Numerical stability. $\log \sigma(z)$ and $\log(1 - \sigma(z))$ can be computed stably via log_softmax and softplus. The corresponding expressions for the normal CDF involve the error function and its logarithm, which are harder to keep stable in the tails.
The log-odds interpretation. The logit space has a clean probabilistic interpretation (log-odds). The probit space (z-score of the equivalent normal) is more abstract.

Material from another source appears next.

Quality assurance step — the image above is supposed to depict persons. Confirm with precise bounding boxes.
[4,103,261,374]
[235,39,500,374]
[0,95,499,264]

Berkson’s practical argument — “the logistic is just easier to compute” — turned out to be prophetic. When scale matters (millions of parameters, billions of data points), computational convenience isn’t a luxury. It’s a requirement.

A Timeline

Year	Person	Contribution
1934	Chester Bliss	Introduces probit analysis for dose-response modeling in toxicology
1935	Ronald Fisher	Develops maximum likelihood estimation for probit models, gives it rigorous statistical foundations
1944	Joseph Berkson	Proposes the logit as a computationally simpler alternative; coins the term “logit”
1958	David Cox	Formalizes logistic regression for general binary outcomes; extends it beyond bioassay
1960s–70s	Various	Logistic regression becomes a standard tool across medicine, social science, and economics
1974	Paul Werbos	Describes backpropagation; gradient of the sigmoid loss is central
1986	Rumelhart, Hinton, Williams	Popularize backprop; sigmoid output neurons with cross-entropy loss become standard
2010s	Deep learning era	“Logits” becomes universal vocabulary; softmax + cross-entropy dominates classification

The Physical Meaning: A Summary

Here’s the core intuition to take away, in one paragraph:

Probit and logit are both answers to the same question: how do you model a probability as a function of continuous inputs? The trick is a link function — a nonlinear warp that maps the bounded interval $(0, 1)$ onto the entire real line $(-\infty, +\infty)$, so you can use the full power of linear models (and later, neural networks) in the unbounded space. Bliss used the inverse normal CDF because he was modeling biological variation. Berkson used the log-odds because it was simpler and had a clean interpretation. Both are S-shaped curves that turn linear scores into probabilities. The logistic sigmoid won the deep learning era not because it was theoretically superior, but because it was faster, stabler, and “good enough.” When your PyTorch model outputs logits and you pass them to CrossEntropyLoss, you are standing at the end of a 90-year chain of ideas that started with a man trying to figure out how much poison kills an aphid.

Further reading: Bliss, C.I. (1934), “The Method of Probits”; Berkson, J. (1944), “Application of the Logistic Function to Bio-Assay”; Cox, D.R. (1958), “The Regression Analysis of Binary Sequences.”